Nach einer Stunde nahm die Leistung der einzelligen Batterie deutlich ab, da das Papier austrocknete. Gaben die Forschenden jedoch zwei weitere Tropfen Wasser hinzu, dann behielt die Batterie eine stabile Betriebsspannung von 0,5 Volt für mehr als eine weitere Stunde aufrecht.
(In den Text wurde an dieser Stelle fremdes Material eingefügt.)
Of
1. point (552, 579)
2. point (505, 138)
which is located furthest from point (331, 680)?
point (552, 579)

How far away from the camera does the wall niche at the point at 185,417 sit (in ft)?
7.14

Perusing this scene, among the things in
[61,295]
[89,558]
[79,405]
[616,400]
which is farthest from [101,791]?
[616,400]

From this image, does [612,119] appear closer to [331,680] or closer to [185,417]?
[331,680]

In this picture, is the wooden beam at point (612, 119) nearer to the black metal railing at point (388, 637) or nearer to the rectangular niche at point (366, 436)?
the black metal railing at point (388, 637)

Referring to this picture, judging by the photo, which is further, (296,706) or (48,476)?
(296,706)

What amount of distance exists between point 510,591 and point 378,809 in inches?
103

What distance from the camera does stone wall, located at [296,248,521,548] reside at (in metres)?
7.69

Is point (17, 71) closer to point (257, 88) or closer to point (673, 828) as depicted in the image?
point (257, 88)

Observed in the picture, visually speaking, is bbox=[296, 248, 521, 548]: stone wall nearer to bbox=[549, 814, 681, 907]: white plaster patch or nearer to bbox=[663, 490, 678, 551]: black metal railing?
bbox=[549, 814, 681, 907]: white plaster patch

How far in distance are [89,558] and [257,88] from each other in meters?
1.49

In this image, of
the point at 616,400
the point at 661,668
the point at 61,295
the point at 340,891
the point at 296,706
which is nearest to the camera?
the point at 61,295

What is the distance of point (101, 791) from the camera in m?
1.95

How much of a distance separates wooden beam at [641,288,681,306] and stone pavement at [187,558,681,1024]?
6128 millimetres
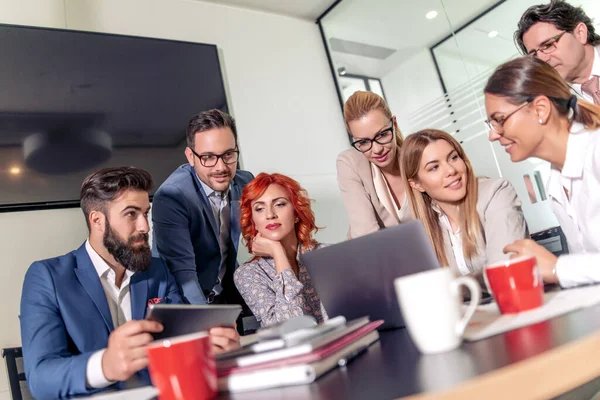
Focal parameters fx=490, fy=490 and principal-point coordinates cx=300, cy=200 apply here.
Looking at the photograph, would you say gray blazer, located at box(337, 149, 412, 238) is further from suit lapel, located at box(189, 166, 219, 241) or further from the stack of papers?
the stack of papers

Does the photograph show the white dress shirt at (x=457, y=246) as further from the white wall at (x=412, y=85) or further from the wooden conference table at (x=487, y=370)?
the white wall at (x=412, y=85)

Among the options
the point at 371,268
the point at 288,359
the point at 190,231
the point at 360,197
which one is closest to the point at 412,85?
the point at 360,197

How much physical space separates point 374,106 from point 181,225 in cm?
105

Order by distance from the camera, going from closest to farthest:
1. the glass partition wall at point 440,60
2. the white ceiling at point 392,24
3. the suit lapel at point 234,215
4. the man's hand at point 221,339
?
the man's hand at point 221,339, the suit lapel at point 234,215, the glass partition wall at point 440,60, the white ceiling at point 392,24

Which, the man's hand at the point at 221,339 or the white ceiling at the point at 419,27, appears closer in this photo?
the man's hand at the point at 221,339

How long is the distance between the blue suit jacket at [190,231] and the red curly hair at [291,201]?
0.30m

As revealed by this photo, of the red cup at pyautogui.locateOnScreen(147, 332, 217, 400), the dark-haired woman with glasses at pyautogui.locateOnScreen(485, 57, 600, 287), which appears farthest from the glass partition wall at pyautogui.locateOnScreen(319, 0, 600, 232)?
the red cup at pyautogui.locateOnScreen(147, 332, 217, 400)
Das Besondere an der neuen Batterie: Dadurch, dass sowohl Papier als auch Zink und die anderen Komponenten biologisch abbaubar sind, könnten sich so die Umweltauswirkungen von Wegwerf-Elektronik mit geringem Stromverbrauch deutlich minimieren lassen. Ein erheblicher Schritt in Richtung «grüner» Elektronik!
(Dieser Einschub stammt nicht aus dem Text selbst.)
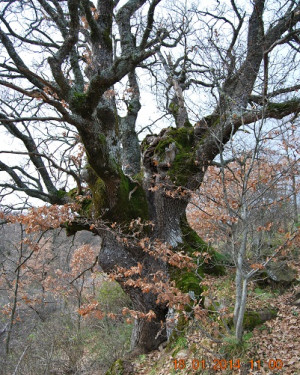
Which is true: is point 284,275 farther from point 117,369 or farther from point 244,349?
point 117,369

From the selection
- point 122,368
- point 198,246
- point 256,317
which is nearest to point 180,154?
point 198,246

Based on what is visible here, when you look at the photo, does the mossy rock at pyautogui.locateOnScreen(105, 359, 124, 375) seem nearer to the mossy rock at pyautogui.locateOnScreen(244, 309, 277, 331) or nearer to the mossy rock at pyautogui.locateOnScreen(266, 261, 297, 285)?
the mossy rock at pyautogui.locateOnScreen(244, 309, 277, 331)

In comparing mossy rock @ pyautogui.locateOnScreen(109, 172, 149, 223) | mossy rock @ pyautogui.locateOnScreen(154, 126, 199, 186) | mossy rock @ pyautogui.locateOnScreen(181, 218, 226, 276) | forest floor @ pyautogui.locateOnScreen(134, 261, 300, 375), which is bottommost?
forest floor @ pyautogui.locateOnScreen(134, 261, 300, 375)

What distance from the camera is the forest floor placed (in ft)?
10.9

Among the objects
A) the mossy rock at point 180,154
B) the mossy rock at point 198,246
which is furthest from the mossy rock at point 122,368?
the mossy rock at point 180,154

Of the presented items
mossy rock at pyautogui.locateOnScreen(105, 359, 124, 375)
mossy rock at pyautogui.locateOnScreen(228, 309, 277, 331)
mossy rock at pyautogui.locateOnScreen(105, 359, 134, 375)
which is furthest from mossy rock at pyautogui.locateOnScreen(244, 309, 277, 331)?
mossy rock at pyautogui.locateOnScreen(105, 359, 124, 375)

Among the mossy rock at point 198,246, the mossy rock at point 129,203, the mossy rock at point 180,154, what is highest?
the mossy rock at point 180,154

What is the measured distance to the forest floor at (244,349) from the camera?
3.34 metres

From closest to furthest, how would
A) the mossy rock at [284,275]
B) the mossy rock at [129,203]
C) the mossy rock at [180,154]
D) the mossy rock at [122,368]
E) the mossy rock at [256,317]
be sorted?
the mossy rock at [256,317], the mossy rock at [122,368], the mossy rock at [284,275], the mossy rock at [129,203], the mossy rock at [180,154]

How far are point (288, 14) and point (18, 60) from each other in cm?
532

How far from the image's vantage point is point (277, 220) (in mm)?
6891

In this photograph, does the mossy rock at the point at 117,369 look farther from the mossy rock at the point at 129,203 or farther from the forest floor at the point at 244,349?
Result: the mossy rock at the point at 129,203

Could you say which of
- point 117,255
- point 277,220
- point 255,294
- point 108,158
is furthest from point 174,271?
point 277,220

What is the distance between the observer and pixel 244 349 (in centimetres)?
347
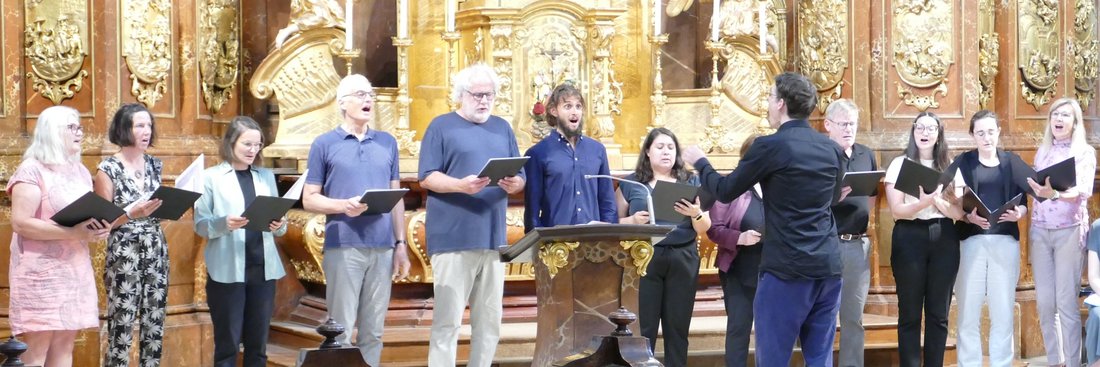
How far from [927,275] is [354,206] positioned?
261 centimetres

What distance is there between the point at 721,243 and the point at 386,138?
1.54 m

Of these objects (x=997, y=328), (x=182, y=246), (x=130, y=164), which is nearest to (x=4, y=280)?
Answer: (x=182, y=246)

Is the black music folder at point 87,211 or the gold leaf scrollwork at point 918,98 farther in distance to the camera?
the gold leaf scrollwork at point 918,98

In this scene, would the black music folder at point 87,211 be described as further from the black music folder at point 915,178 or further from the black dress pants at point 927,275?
the black dress pants at point 927,275

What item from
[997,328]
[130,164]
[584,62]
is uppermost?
[584,62]

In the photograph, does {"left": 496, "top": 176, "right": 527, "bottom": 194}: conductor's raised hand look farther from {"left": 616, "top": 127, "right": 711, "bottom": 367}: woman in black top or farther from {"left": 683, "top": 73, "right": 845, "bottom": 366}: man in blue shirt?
{"left": 683, "top": 73, "right": 845, "bottom": 366}: man in blue shirt

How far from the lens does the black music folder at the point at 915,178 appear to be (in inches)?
265

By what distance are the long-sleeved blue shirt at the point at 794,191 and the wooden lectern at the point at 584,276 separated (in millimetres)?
450

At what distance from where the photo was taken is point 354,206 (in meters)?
6.48

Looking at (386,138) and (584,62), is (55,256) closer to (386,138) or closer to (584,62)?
(386,138)

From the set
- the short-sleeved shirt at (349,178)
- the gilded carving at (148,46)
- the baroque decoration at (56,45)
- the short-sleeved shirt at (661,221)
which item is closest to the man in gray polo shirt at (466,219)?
the short-sleeved shirt at (349,178)

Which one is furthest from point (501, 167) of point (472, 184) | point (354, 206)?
point (354, 206)

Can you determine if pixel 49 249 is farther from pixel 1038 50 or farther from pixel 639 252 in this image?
pixel 1038 50

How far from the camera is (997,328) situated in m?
7.20
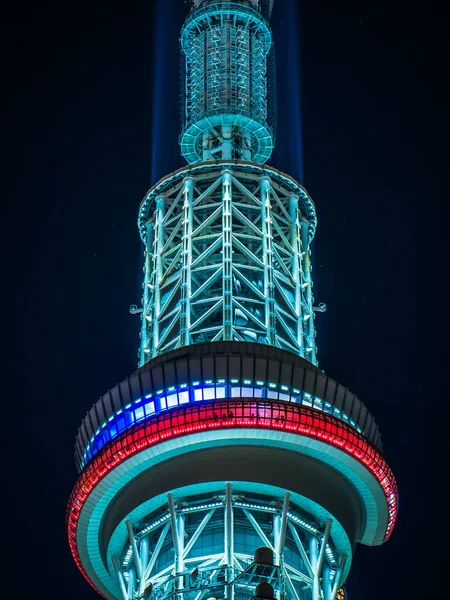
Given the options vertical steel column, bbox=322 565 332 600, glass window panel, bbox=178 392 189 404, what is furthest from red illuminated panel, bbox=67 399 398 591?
vertical steel column, bbox=322 565 332 600

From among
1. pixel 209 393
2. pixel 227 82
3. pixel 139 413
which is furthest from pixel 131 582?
pixel 227 82

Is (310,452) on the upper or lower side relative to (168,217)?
lower

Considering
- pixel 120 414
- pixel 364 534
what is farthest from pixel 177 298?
pixel 364 534

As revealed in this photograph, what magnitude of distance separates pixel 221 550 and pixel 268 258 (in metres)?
19.9

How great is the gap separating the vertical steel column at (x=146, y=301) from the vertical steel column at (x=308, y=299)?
9.58m

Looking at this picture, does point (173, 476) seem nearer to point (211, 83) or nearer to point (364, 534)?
point (364, 534)

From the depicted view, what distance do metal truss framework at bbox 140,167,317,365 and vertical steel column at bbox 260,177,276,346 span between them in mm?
59

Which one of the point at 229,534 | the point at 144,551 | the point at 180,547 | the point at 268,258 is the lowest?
the point at 180,547

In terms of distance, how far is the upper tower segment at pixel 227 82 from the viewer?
104 meters

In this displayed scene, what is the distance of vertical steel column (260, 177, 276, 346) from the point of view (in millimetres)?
90625

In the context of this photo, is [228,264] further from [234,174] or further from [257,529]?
[257,529]

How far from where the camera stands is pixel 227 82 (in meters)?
105

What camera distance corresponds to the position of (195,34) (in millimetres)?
109312

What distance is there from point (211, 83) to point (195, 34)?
575cm
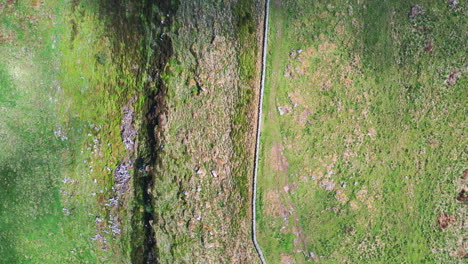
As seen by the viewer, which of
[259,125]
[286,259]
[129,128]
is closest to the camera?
[259,125]

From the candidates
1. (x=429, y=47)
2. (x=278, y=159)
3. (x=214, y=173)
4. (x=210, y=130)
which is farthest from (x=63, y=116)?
(x=429, y=47)

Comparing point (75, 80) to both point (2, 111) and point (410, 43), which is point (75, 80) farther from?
point (410, 43)

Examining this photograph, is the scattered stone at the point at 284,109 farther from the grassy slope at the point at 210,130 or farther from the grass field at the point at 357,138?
the grassy slope at the point at 210,130

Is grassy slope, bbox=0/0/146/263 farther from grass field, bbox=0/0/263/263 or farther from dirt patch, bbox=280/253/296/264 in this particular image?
dirt patch, bbox=280/253/296/264

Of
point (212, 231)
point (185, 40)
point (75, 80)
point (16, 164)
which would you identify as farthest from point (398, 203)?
point (16, 164)

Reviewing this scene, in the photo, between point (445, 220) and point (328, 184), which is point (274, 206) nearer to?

Zum zweiten Mal auf der «TIME»-Liste
Die diesjährige Auszeichnung von «TIME» ist indes nicht die erste «Erfindung» aus den Empa-Labors, die es auf die illustre Liste geschafft hat; bereits 2009 wurde eine Empa-Entwicklung – ebenfalls aus dem «Cellulose & Wood Materials Laboratory» – unter die (damals noch) 50 besten Erfindungen des Jahres gewählt – die Biotech-Geige von Francis Schwarze und seinem Team.